Et les économistes ou les représentants de la bourgeoisie
qui se disent partisans d'une véritable monnaie commune savent bien qu'ils se heurtent
de toutes façons au problème de fond. Il ne peut y avoir de monnaie fiable reconnue
sans un Etat qui la garantisse, il n'y aura pas de monnaie unique en Europe sans un
pouvoir politique unifié.

L'EUROPE UNIFIEE SERA L'OEUVRE DE LA CLASSE OUVRIERE,
PAS DE LA BOURGEOISIE
Les frontières nationales n'ont jamais servi à protéger les intérêts des travailleurs
parce que rien de ce qui est réactionnaire ne peut les protéger.

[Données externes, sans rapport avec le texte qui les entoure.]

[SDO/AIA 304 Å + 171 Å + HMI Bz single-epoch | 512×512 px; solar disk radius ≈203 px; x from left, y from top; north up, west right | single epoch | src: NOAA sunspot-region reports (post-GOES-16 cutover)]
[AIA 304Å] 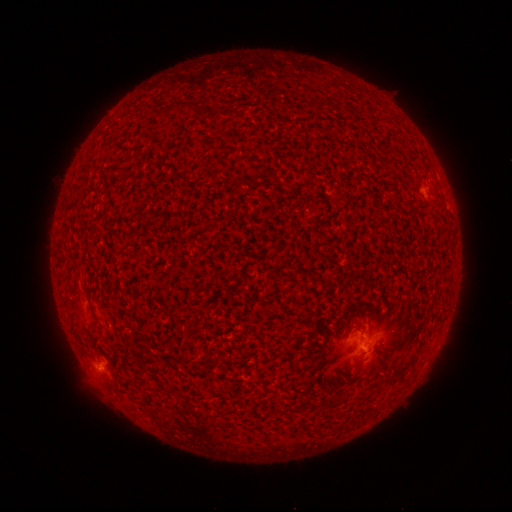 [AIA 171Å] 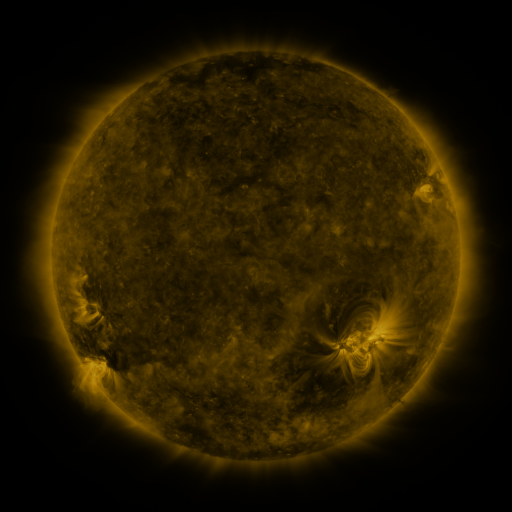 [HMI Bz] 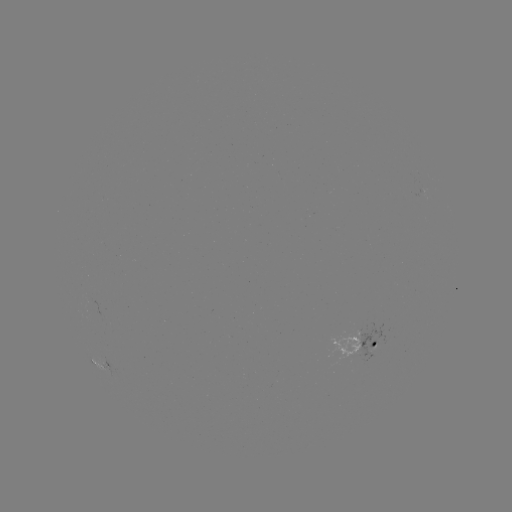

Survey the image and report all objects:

Et surtout pas le cloisonnement
de l'Europe capitaliste en nations rivales qui ne parviennent même pas à se doter
d'institutions qui correspondent au fonctionnement réel de la société.
Un Etat européen unique, battant monnaie unique, établissant un marché réellement
unifié, serait, nous le répétons, un progrès du point de vue social, humain, moral. Et s'il
faut reprocher quelque chose aux bourgeoisies européennes, c'est bien qu'elles ne peuvent
pas et ne veulent pas réaliser cette Europe unifiée dont elles parlent depuis plus de
quarante ans sans jamais commencer réellement à la construire, parce qu'elles limitent
a priori leurs ambitions et que chacune d'elles se refuse à remettre en cause l'appareil
d'Etat national qui protège ses intérêts particuliers.
En réalité cela reflète une réalité profonde de la domination bourgeoise. Les liens entre
les bourgeoisies nationales et leurs Etats sont si forts qu'aucune unification d'Etats bourgeois
ne s'est faite pacifiquement à partir de simples accords. Car aucune bourgeoisie
ne renonce pacifiquement à ses prérogatives. Et cet ancrage est si puissant que même
sur la base d'une défaite militaire de ses rivaux, l'Allemagne nazie n'a pu unifier politiquement
l'Europe et a dé maintenir dans un pays comme la France par exemple un appareil
d'Etat national indépendant. Elle ne l'a pas pu, parce que la bourgeoisie française
et sans doute aussi l'impérialisme américain n'y auraient pas consenti, sans doute. Mais
aussi sans doute pour une raison plus fondamentale : c'est que la bourgeoisie n'est plus
aujourd'hui capable de réaliser de tels progrès, plus capable de surmonter ses
contradictions.



a écrit :Cercle Léon Trotsky N 50 17 janvier 1992

(...)
Mais nous sommes convaincus, nous savons bien que les Etats-Unis d'Europe,
même au sens où existent les Etats-Unis d'Amérique du Nord, les bourgeoisies européennes
n'en sont pas capables.
Elles ne sont plus capables de rien d'important allant dans le sens du progrès pour
l'humanité.
A plus forte raison n'est-il pas question pour elles des Etats-Unis qui seraient nécessaires
aux travailleurs.
Elles n'ont pas pour objectif d'organiser la société en fonction des intérêts de la communauté
humaine, mais uniquement de courir après l'accroissement encore et toujours
de leurs profits privés.
Abolir l'appropriation privée des moyens de production qui permet à une minorité de
privilégiés d'exploiter la plus grande partie de l'humanité et de saccager la planète par la
même occasion ; mettre fin à la concurrence anarchique, mortelle, entre ces intérêts
capitalistes ; et réorganiser la production en fonction de qui est réellement l'intérêt de
tous, avec pour aiguillon du développement l'objectif que les intérêts de la collectivité
prennent au contraire le pas sur les calculs égoïstes : tout cela, c'est une autre tâche, un
autre objectif, qui serait en revanche celui de la classe ouvrière ayant arraché le pouvoir
des mains de la bourgeoisie.
Son horizon ne serait pas celui de douze boutiquiers. Il est à l'échelle du monde
entier, et il a pour drapeau le communisme.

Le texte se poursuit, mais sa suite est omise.